A practical checklist for avoiding overfit crypto trading research.

Backtests are useful, but they are also excellent at telling traders exactly what they want to hear. A clean curve can hide overfitting, missing fees, weak sample design, market-regime luck, or a signal that only worked because it accidentally learned the past.

This note is research only. It is not financial advice, not an instruction to trade, and backtests are not live performance.

The first problem is selection

A strategy can look strong because the research process selected the best window, the best pair, the best timeframe, or the best parameter set after seeing history. That does not mean the strategy found durable market behavior. It may only mean the researcher searched enough combinations to find a curve that looked convincing.

The antidote is not one more optimization run. The antidote is a gate that forces the candidate to survive data it did not tune against.
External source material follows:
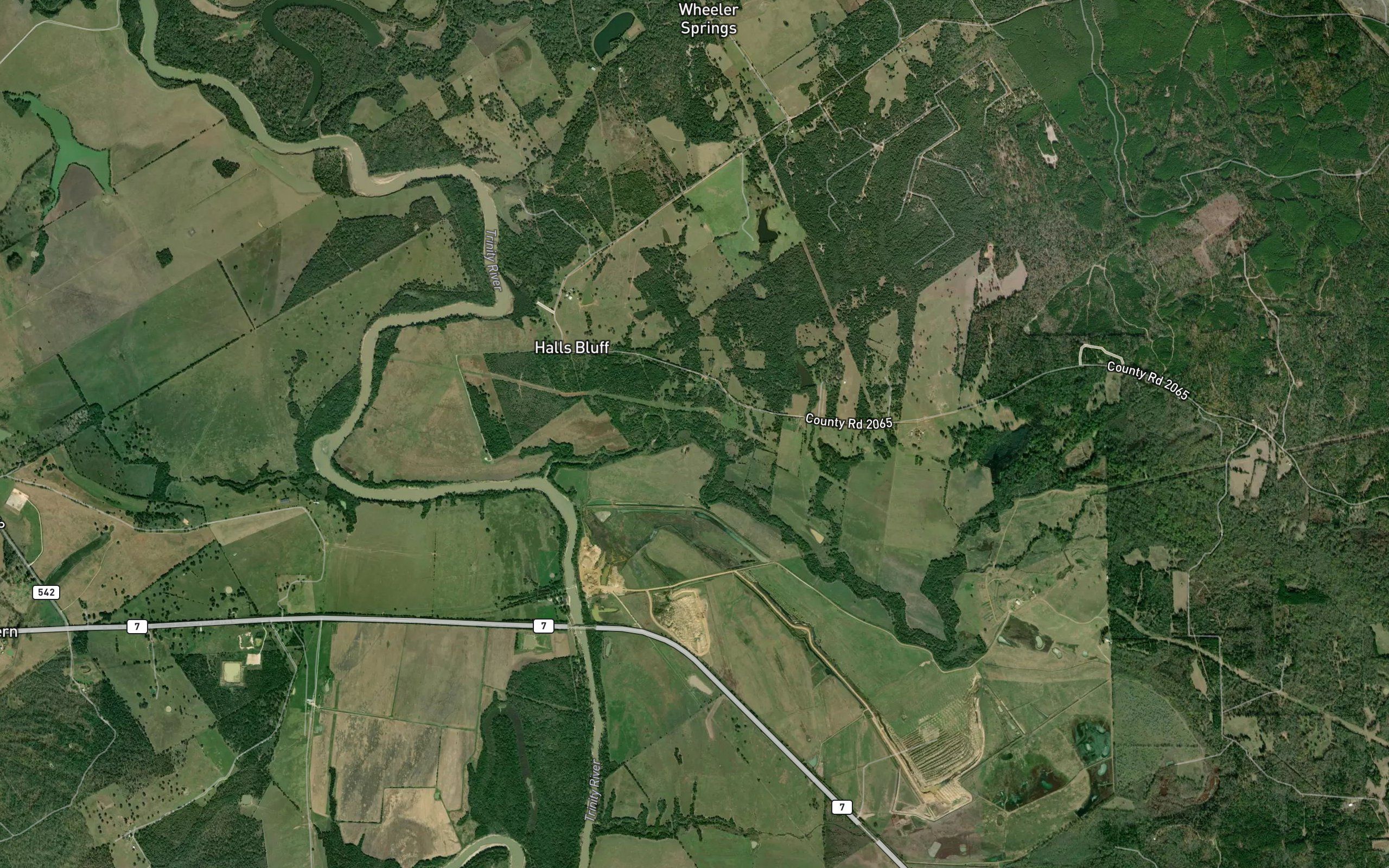Moore Branch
The second problem is cost

Crypto strategies often look better before fees, spread, funding, slippage, latency, and failed execution are included. A strategy with many small wins can turn fragile once realistic costs are added. A backtest that ignores costs is not conservative evidence; it is a draft hypothesis.

Every serious test should state the fee model, the assumed spread or slippage, and whether funding or exchange mechanics matter for the market being tested.
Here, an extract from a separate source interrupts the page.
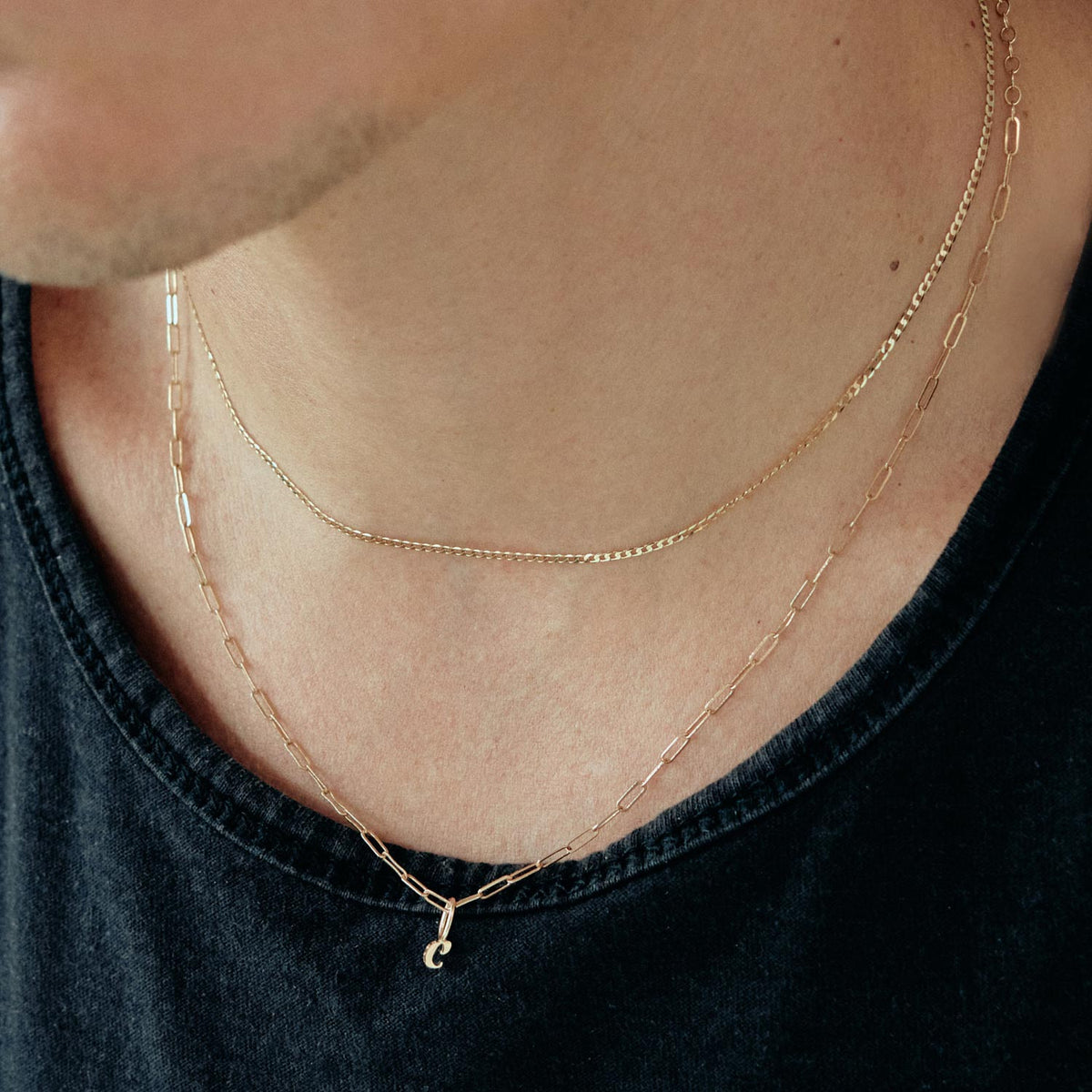 Avaline Tiniest Alphabet Charm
The third problem is regime luck

Some signals only work in one kind of market. A long-biased strategy can look brilliant during a broad rally. A mean-reversion rule can look stable until volatility expands. A breakout system can look dead until trend conditions return.
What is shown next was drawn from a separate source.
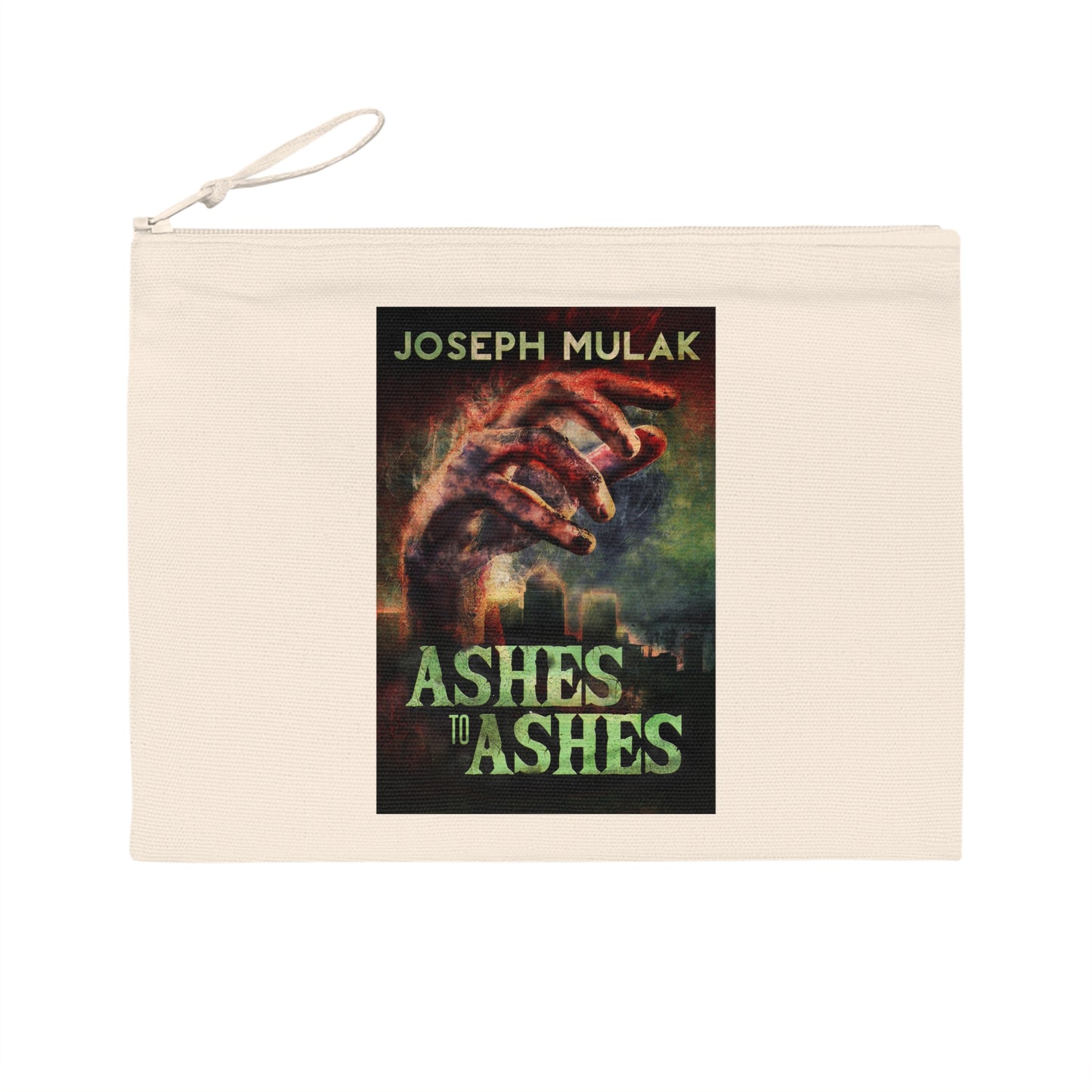 Ashes to Ashes - Pencil Case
The right question is not only whether the full-period result is positive. The better question is which market regimes produced the result, and which regimes damaged it.

A practical checklist

Split research into in-sample and out-of-sample windows.
Keep a fresh window that is not used for parameter selection.
Count trades; do not trust a result built on a tiny sample.
Check fees, slippage, spread, and funding assumptions.
Slice results by pair, timeframe, direction, volatility, and trend regime.
Inspect drawdown shape, not only final profit.
Compare against a simple baseline.
Record why a candidate was blocked, not only why it looked promising.

What a blocked candidate teaches

A blocked candidate is not a failure if it leaves a clear reason behind. It can teach that the signal is regime-specific, that fees dominate the edge, that the sample is too small, or that a filter is removing the very trades that carried the result.

That is why ProBitForge treats risk logs as first-class research output. As explained in What ProBitForge Is Building, the system boundary matters because research notes should support validation, not bypass it. A blocked idea with a clean failure reason is more useful than a lucky backtest that cannot explain itself.

Operating rule

Backtest performance is not live performance. A candidate should move forward only after it survives out-of-sample checks, realistic costs, drawdown review, and a risk gate that can block it before it reaches execution.

Research only. Not financial advice. Not an instruction to trade.